Stream: Miscellaneous

Topic: Strict positivity requirement


view this post on Zulip Joshua Grosso (Sep 10 2020 at 22:37):

If I have an Inductive definition which violates the strict positivity requirement, are there any general heuristics for how to alternately encode my datatype such that Coq will accept it? Or, in general, is this not possible?

view this post on Zulip Jasper Hugunin (Sep 10 2020 at 23:31):

The strict positivity requirement prevents writing definitions which allow you to prove false, so there is no completely general way to get an equivalent datatype for every non strictly positive definition. However, if you can share your concrete example, people around here can probably help you either understand why it would let you prove false or come up with a way of encoding it.

view this post on Zulip Paolo Giarrusso (Sep 11 2020 at 03:06):

@Joshua Grosso I know some examples can be written by recursion instead, but that’s unusual... except it always happens with logical relations.

view this post on Zulip Paolo Giarrusso (Sep 11 2020 at 03:08):

And in that case, there is usuallty something that you can do induction over.

view this post on Zulip Paolo Giarrusso (Sep 11 2020 at 03:09):

but I agree with Jasper — concrete examples please, there are too many ways.

view this post on Zulip Joshua Grosso (Sep 11 2020 at 05:27):

I'm trying to make a datatype that represents a type in the simply-typed lambda-calculus with variant types added in. My initial attempt works (where a variant is represented as an associative array from constructor names to wrapped types):

Inductive ty : Type :=
| Arrow : ty -> ty -> ty
| Unit : ty
| Variant : list (string * ty) -> ty.

But, let's say I want to make the type a bit stronger, i.e. enforce uniqueness of constructor names. My naïve attempt was:

Definition keys (A : Type) : list (string * A) -> list string := map fst.

Inductive ty : Type :=
| Arrow : ty -> ty -> ty
| Unit : ty
| Variant : forall l : list (string * ty), NoDup (keys l) -> ty.

but this fails with: Non strictly positive occurrence of "ty" in "forall l : list (string * ty), NoDup (keys l) -> ty".

view this post on Zulip Joshua Grosso (Sep 11 2020 at 05:29):

The only solution I can think of is to make a separate Fixpoint that creates a Prop ensuring a given ty is valid (and figure out how to appease the termination checker), but my hope is that I can make ty's valid by construction.

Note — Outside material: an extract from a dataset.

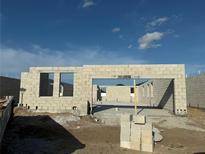 New home construction site showing concrete block walls and rough openings under a blue sky at 817 River Stone Trl, Sanford, FL 32771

view this post on Zulip Kenji Maillard (Sep 11 2020 at 06:41):

Joshua Grosso said:

The only solution I can think of is to make a separate Fixpoint that creates a Prop ensuring a given ty is valid (and figure out how to appease the termination checker), but my hope is that I can make ty's valid by construction.

That's probably the simplest solution. You could then implement "smart" constructors with the type above, and prove that the expected elimination scheme for ty holds (the one with a NoDup hypothesis in the Variant case).

view this post on Zulip Paolo Giarrusso (Sep 11 2020 at 11:28):

Wait, how would you get the expected elimination scheme? Unless you turn ty’s into a sigma type.

view this post on Zulip Paolo Giarrusso (Sep 11 2020 at 11:30):

While you’re here, the same problem applies to embedding data structures, if they contain validity predicates. Do you want a dictionary instead of an association list? Tough luck, usually — I’ve stuck with association lists. (Some dictionary libraries might offer “raw” variants without embedded validity).

view this post on Zulip Paolo Giarrusso (Sep 11 2020 at 11:32):

Re validity, there shouldn’t be any problem with the termination checker: the validity checker is plain structural recursion:

view this post on Zulip Paolo Giarrusso (Sep 11 2020 at 11:36):

Fixpoint valid_ty (T : ty) : Prop :=
match T with
| Variant Ts => Forall (fun (k, T) => valid_ty T) Ts /\ NoDup (keys Ts)
| Unit => True
| Arrow T1 T2 => valid_ty T1 /\ valid_ty T2
end.

view this post on Zulip Joshua Grosso (Sep 11 2020 at 13:54):

Very good points all, thank you both! I'll go the Fixpoint route then (not sure why I thought there was a termination issue, I must've done something wrong last time).